Symbols on Linux update: Fedora Fixes

I wrote last month about the challenges of obtaining Linux symbols based on a build ID. I’m now pleased to say that getting Linux symbols based on a build ID is trivial on both Ubuntu and Fedora – things are looking up.

Here’s a recap of the posts on this topic to date:

Ubuntu

In my last post I described the solution that I created for Ubuntu – an enhanced Packages file that lists all the build IDs found in each package on Ubuntu’s site. This makes finding the URL for the package that you need trivial (grep), and then you can download and unpack the symbols (no installation required) from any version of Linux, as described in the Installation is optional section of my second post.
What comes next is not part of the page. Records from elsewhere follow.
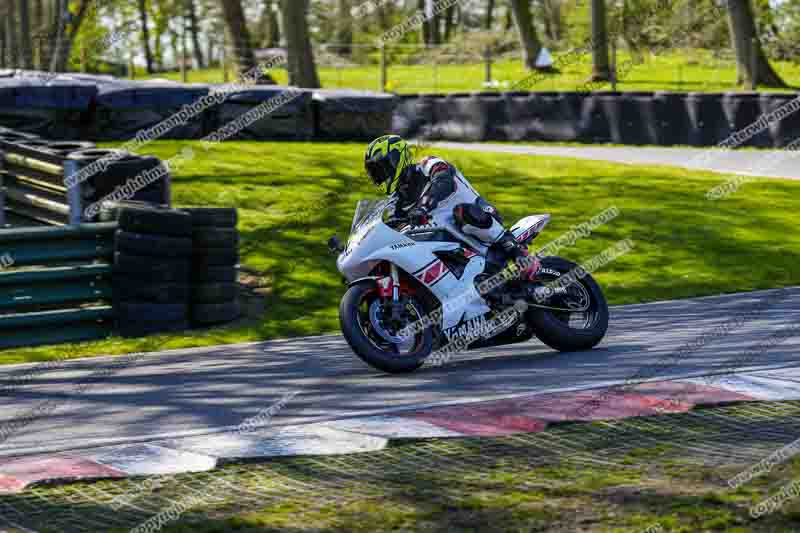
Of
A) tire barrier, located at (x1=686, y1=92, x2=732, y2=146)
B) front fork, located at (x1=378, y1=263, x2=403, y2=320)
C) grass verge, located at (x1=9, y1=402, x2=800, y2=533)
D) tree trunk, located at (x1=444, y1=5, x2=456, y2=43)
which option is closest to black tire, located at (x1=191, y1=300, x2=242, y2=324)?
front fork, located at (x1=378, y1=263, x2=403, y2=320)

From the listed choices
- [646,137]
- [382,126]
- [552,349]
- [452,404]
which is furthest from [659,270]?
[646,137]

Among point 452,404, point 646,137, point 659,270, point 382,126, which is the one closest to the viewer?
point 452,404

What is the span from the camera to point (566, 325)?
32.4ft

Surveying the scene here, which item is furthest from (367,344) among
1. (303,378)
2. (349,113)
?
(349,113)

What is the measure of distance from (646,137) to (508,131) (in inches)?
125

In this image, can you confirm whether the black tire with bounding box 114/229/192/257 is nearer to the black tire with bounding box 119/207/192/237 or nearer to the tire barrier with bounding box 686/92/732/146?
the black tire with bounding box 119/207/192/237

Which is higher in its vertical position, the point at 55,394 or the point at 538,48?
the point at 538,48

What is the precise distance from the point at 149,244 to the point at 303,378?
9.51ft

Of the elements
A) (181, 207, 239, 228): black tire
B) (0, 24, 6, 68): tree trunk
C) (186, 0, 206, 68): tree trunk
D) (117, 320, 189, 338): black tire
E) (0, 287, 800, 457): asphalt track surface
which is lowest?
(117, 320, 189, 338): black tire

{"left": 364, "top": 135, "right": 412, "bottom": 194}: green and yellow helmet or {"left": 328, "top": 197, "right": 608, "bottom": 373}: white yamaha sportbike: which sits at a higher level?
{"left": 364, "top": 135, "right": 412, "bottom": 194}: green and yellow helmet

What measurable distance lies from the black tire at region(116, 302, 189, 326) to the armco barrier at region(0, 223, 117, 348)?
13 cm

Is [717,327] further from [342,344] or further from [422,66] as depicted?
[422,66]

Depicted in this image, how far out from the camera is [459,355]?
402 inches

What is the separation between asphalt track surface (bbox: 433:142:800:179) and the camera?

I’ve updated my enhanced packages file and I’ll try to continue doing that every week or two. See the last post for details.

Here’s an example, for the build ID 04d4f3f1d378a3ba45195f8102e2145a0115714b. Beware that these steps lack any error checking and can easily go wrong, so understand what the steps do.

$ export buildid=04d4f3f1d378a3ba45195f8102e2145a0115714b
$ grep $buildid PackagesEnhanced

BuildID: 04d4f3f1d378a3ba45195f8102e2145a0115714b /usr/lib/debug/usr/bin/zenity http://ddebs.ubuntu.com/pool/main/z/zenity/zenity-dbgsym_3.4.0-0ubuntu4_i386.ddeb

The download URL is the fourth field in the enhanced packages file so we can get all neck beardy and do a one-liner for the download:

$ wget $(grep $buildid PackagesEnhanced | cut -d ” ” -f 4)

Saving to: `zenity-dbgsym_3.4.0-0ubuntu4_i386.ddeb’

Now it’s the familiar unpack dance. Adjust to your tastes.

$ ar -x zenity-dbgsym_3.4.0-0ubuntu4_i386.ddeb
$ rm -rf contents && mkdir contents && cd contents
$ tar -xf ../data.tar.*z

That’s it. We now have the debug information we were looking for:

$ readelf -n usr/lib/debug/usr/bin/zenity

…
Build ID: 04d4f3f1d378a3ba45195f8102e2145a0115714b

Fedora

I reported last time that Fedora had a web server that would convert build IDs into package details, but that it was too far out of date to be useful. Well, it’s up to date now and they plan to keep it that way!

You can find everything you need to know about how to use it at https://darkserver.fedoraproject.org, but I’ll run through a sample anyway. Let’s start by setting buildid to the problematic build ID of the libc-2.16.so file I tried finding last time.

$ export buildid=cf7bdd994de74c7d4a0cff6a0293d96b64681e06

This command will grab a blob of data that describes the package containing that build ID:

$ wget https://darkserver.fedoraproject.org/buildids/$buildid

Reading through the blob shows the package name as being glibc-debuginfo-2.16-28.fc18.i686 and another wget retrieves information about that package:

$ wget https://darkserver.fedoraproject.org/package/glibc-debuginfo-2.16-28.fc18.i686
$ cat glibc-debuginfo-2.16-28.fc18.i686

{“url”: “http://koji.fedoraproject.org/packages/glibc/2.16/28.fc18/i686/glibc-debuginfo-2.16-28.fc18.i686.rpm”}

The package URL is easy to find in this data so we retrieve the package and, as described previously, unpack it:

$ wget http://koji.fedoraproject.org/packages/glibc/2.16/28.fc18/i686/glibc-deb-2.16-28.fc18.i686.rpm
$ rm -rf contents && mkdir contents && cd contents
$ rpm2cpio ../glibc-debuginfo-2.16-28.fc18.i686.rpm | cpio –idmv
$ readelf -n usr/lib/debug/lib/libc.so.6.debug

Build ID: cf7bdd994de74c7d4a0cff6a0293d96b64681e06

Obviously a bit of scripting and parsing could automate this quite nicely, but I leave that as an exercise for the reader. Or take a look at darkclient, for all your darkserver automation needs.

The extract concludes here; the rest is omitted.